> YOUR TASK: Check every line of the entries for "concentrations", and copy the lines that hold it.

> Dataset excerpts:
###

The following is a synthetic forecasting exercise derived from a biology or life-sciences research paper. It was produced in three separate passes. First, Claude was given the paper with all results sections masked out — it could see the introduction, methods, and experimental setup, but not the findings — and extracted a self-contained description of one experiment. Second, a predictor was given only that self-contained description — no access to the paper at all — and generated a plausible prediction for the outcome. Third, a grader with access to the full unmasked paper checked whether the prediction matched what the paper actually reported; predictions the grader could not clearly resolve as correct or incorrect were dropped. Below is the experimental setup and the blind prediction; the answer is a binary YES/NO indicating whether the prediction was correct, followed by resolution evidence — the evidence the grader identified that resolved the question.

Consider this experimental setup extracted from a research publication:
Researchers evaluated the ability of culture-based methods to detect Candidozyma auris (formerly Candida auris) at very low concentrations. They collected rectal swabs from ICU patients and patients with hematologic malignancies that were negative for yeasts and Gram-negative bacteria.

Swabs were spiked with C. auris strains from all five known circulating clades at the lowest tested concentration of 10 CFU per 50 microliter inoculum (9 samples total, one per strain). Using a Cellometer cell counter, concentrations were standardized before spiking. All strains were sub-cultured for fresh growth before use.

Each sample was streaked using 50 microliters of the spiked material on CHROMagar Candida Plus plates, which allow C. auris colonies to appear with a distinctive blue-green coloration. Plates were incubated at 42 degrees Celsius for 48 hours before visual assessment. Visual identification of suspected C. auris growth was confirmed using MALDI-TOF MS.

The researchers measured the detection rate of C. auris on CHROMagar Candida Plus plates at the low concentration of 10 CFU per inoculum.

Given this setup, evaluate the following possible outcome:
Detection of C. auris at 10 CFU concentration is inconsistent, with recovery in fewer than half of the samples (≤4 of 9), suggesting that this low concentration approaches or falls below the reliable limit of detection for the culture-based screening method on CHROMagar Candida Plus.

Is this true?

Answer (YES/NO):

###

> OUTPUT:
Researchers evaluated the ability of culture-based methods to detect Candidozyma auris (formerly Candida auris) at very low concentrations. They collected rectal swabs from ICU patients and patients with hematologic malignancies that were negative for yeasts and Gram-negative bacteria.
Swabs were spiked with C. auris strains from all five known circulating clades at the lowest tested concentration of 10 CFU per 50 microliter inoculum (9 samples total, one per strain). Using a Cellometer cell counter, concentrations were standardized before spiking. All strains were sub-cultured for fresh growth before use.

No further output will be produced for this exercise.